A better and more complete future version of this document would include a better taxonomy here similar to the one above.

A key crux is the type and degree of alignment necessary to avoid catastrophe and achieve good outcomes. Another is the how difficult such alignment will be to achieve with what level of reliability, and which particular obstacles we need to worry about.

A Missing Additional Post: Alignment Difficulties

My post on the progression through various stages of AGI development handwaved ‘alignment’ to focus on when we might need how much of it depending on what path we take in terms of what AGIs or potential-AGIs exist under how much human control, including the implications for type and degree of alignment necessary.

This post, on degrees and types of alignment, asks what alignment actually means, and what forms and degrees it might take and which of them would be required to survive various scenarios, and spread and preserved how robustly, and so on. Are these types of alignment even possible in theory, or coherent logically consistent concepts? If you get the thing you ostensibly want, what would happen?

A third post might ask, how likely would it be, and how hard would it be, for us to achieve a given form or degree of alignment, in systems smarter and more capable than us or any previously existing system?

Is this ‘alignment’ a natural thing you can get easily or even by default, that is essentially a normal engineering problem, or is it a highly unnatural outcome where security mindset and bulletproof approaches as yet unfound even in principle are required, with any flaws are exploited, amplified and fatal, and many lethal problems all of which one must avoid?

How much hope or doom lies in various potential approaches? Would scaled up versions of things that work on non-intelligent systems likely work out of the box or with ordinary reasonable adjustments, or do we know reasons they definitely fail? Can we use incrementally smarter AIs to solve our problems for us? Will the results naturally be robust, have nice properties, be nicely self-maintaining? Does it fall out of this ‘one weird trick’?

How much investment of time and money, how much sacrifice of capability including continuously, is required to get what we need to make a real attempt? To what extent do we need to ‘get it right on the first try’ due to failure not being something we can recover from, and how much does that increase the difficulty level versus problems where we can iterate?

The most lethal-looking, hard-to-avoid, unnatural-to-solve problems include instrumental convergence, power seeking and corrigibility, yet the list of even central ones is very long – see Yudkowsky 2022, A List of Lethalitites.

Creating a neutral-perspective version of such a list, especially an exhaustive one, and getting all the implied cruxes including potential solutions into the crux list, would likely be valuable. Especially if it was combined with those resulting from potential solutions and paths to those solutions, and so on.

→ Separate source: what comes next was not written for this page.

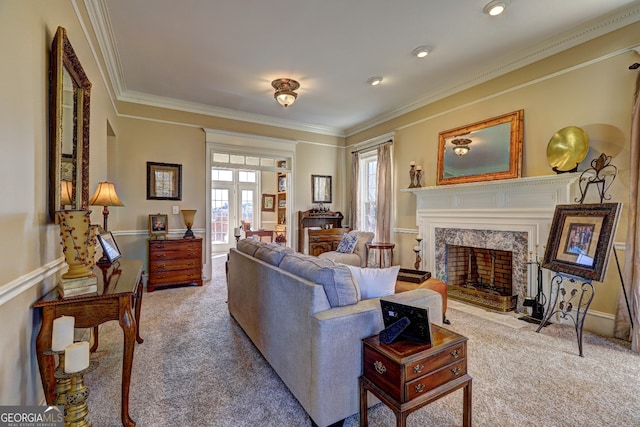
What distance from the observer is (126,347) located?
5.38 feet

Unfortunately, for now, the scope of that project is intractable. I have run out of time if not space, and leave expanding this out to others or to the future. If the answers here matter to you, it will be a long slog of evaluating many complexities, and I urge you not to outsource or abstract it, avoid falling back on social cognition or normality heuristics or grabbing onto metaphors, and instead think hard about the concrete details and logical arguments.